Both the crisis and the apparent boom before it were caused by the change in private debt. Rising aggregate private debt adds to demand, and falling debt subtracts from it. This point is vehemently denied on conventional theoretical grounds by economists like Paul Krugman, but it is obvious in the empirical data. The crisis itself began in 2008, precisely when the growth of private debt plunged from its peak of almost 30% of GDP p.a. down to its depth of minus 20% in 2010. The recovery, such as it was, began when the rate of decline of debt slowed. Across recession, boom and bust between 1990 and 2012, the correlation between the annual change in private debt and the unemployment rate was -0.92.

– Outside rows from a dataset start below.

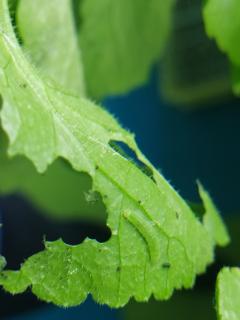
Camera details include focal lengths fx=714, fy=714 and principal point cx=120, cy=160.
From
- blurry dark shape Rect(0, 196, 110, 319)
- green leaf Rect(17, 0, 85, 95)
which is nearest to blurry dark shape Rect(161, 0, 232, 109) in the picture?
blurry dark shape Rect(0, 196, 110, 319)

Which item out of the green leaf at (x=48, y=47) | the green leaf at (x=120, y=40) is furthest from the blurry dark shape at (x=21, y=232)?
the green leaf at (x=120, y=40)

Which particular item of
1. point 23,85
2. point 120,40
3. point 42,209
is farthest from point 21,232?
point 23,85

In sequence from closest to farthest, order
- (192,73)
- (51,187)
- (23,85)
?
(23,85) < (51,187) < (192,73)

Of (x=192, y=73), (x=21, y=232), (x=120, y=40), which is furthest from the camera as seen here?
(x=192, y=73)

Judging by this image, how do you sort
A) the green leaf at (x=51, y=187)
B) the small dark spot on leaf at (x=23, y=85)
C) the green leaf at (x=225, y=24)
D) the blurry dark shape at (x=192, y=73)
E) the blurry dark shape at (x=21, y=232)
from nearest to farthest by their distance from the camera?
the small dark spot on leaf at (x=23, y=85), the green leaf at (x=225, y=24), the green leaf at (x=51, y=187), the blurry dark shape at (x=21, y=232), the blurry dark shape at (x=192, y=73)

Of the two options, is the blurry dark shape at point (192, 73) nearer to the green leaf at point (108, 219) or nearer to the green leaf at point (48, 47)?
the green leaf at point (48, 47)

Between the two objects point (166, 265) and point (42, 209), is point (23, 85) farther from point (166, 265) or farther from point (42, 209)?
point (42, 209)

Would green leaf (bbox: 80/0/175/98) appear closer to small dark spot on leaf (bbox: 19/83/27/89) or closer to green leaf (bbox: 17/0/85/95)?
green leaf (bbox: 17/0/85/95)
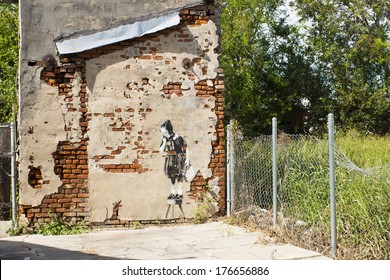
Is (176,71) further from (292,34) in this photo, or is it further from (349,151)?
(292,34)

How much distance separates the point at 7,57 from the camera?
26078 millimetres

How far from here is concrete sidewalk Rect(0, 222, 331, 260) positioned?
270 inches

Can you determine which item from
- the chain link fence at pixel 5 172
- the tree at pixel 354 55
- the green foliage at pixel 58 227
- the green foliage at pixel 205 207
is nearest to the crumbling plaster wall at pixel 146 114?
the green foliage at pixel 205 207

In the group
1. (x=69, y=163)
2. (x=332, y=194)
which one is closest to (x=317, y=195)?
(x=332, y=194)

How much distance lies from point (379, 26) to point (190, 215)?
20.4 metres

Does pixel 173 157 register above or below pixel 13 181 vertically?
above

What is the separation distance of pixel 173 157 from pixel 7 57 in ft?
63.5

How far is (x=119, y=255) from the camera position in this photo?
23.3 feet

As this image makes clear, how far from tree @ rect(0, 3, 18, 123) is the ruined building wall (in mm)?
15190

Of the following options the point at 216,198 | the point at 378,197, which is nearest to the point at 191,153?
the point at 216,198

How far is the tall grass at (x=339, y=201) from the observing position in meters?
5.98

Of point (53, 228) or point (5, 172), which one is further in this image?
point (5, 172)

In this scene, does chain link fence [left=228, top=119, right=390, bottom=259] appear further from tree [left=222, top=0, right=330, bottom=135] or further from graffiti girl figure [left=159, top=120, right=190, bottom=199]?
tree [left=222, top=0, right=330, bottom=135]

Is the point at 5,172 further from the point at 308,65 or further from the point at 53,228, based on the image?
the point at 308,65
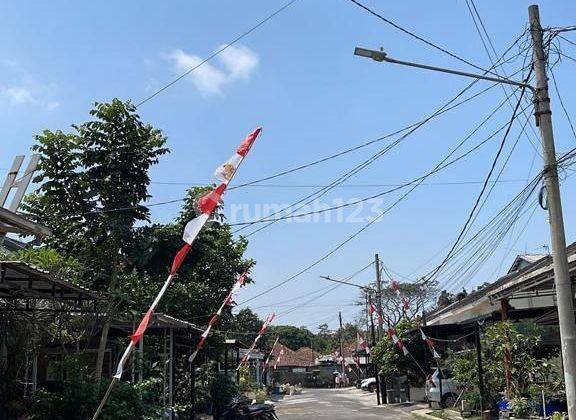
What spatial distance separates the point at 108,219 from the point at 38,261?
7.20ft

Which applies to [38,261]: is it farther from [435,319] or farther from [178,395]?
[435,319]

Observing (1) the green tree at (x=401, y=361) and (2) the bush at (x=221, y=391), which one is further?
(1) the green tree at (x=401, y=361)

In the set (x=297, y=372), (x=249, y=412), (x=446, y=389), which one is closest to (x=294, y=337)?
(x=297, y=372)

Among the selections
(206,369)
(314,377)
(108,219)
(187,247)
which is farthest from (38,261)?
(314,377)

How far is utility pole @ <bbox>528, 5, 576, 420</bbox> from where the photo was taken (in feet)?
31.4

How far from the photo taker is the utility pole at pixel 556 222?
376 inches

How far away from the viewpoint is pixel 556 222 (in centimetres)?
998

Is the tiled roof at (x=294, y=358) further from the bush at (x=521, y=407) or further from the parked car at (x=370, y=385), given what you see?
the bush at (x=521, y=407)

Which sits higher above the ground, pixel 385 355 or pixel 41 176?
pixel 41 176

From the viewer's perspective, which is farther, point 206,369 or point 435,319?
point 435,319

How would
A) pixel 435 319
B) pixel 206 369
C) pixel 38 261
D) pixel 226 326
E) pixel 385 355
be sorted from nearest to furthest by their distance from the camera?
pixel 38 261 < pixel 206 369 < pixel 226 326 < pixel 385 355 < pixel 435 319

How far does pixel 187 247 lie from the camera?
778 centimetres

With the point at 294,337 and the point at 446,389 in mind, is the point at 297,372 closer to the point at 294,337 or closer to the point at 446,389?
the point at 294,337

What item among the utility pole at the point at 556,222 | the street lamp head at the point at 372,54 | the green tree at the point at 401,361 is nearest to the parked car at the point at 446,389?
the green tree at the point at 401,361
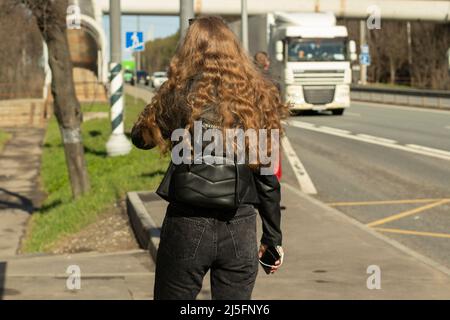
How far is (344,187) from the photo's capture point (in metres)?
14.2

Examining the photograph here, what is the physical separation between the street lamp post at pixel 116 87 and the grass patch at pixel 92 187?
28cm

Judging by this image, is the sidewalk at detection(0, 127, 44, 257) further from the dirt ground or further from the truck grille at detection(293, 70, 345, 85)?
the truck grille at detection(293, 70, 345, 85)

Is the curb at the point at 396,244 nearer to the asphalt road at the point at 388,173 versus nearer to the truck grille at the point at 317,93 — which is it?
the asphalt road at the point at 388,173

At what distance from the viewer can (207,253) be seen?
3.79 meters

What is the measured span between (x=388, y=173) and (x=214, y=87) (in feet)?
39.8


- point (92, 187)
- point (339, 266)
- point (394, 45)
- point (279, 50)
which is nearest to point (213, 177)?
Answer: point (339, 266)

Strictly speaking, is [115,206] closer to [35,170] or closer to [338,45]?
[35,170]

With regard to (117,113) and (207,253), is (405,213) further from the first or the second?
(117,113)

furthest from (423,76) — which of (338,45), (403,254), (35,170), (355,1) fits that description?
(403,254)

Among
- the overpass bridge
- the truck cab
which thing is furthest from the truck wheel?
the overpass bridge

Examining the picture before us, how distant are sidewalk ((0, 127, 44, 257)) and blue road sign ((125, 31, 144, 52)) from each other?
4284mm

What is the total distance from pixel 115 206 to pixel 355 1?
141ft

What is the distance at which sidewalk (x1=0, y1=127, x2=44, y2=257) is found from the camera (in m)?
13.9

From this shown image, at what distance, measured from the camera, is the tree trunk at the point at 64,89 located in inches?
559
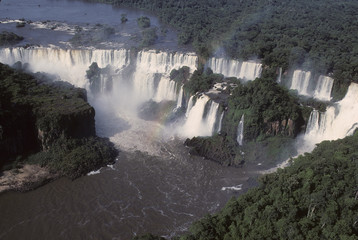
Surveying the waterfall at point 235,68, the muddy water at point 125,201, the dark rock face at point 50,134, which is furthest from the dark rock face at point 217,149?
the waterfall at point 235,68

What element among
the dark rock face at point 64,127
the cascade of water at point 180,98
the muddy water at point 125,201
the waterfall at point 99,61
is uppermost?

The last Depression saw debt levels fall from 240% to 45% of GDP over a 13 year period, and the ensuing period of low debt led to the longest boom in America’s history. We commenced deleveraging from 303% of GDP. After 3 years it is still 10% higher than the peak reached during the Great Depression. On current trends it will take till 2027 to bring the level back to that which applied in the early 1970s, when America had already exited what Minsky described as the “robust financial society” that underpinned the Golden Age that ended in 1966.
I find this particularly pertinent given that yesterday I was sent an unrequested offer for a loan of 7,500 euros, to be paid back in installments starting at 50 euros per month. It wasn’t the first time I’ve been sent this particularly offer, and not the first time I’ve been offered unrequested loans in general: the first time was when I was 24, didn’t even have a permanent job yet, and the loan was for 20,000 euros.
Those sums are too small to finance something of hopefully lasting value, like an apartment for instance, and they’re not meant for that: instead the suggestions include things like a nice holiday…
Going into debt to pay for a nice holiday! These kinds of offers have been lobbed at consumers all over the so-called developed world, flanked by articles praising a “shareholder society” and bemoaning Germans’ “conservative” tendency to save instead of playing the stock market, and debt-inviting mechanisms like the possibility to overdraft one’s checking account – I still had to request this explicitly on my first account, while nowadays it’s the norm. Add to this the omnipresent exhortation to (conspicuously) consume and unless one has been given a parental education that stressed not to spend more than one has, and to control one’s desires (and reflect on whether one really needs or only wants something), it was (and is) hard to resist this drive towards private debt.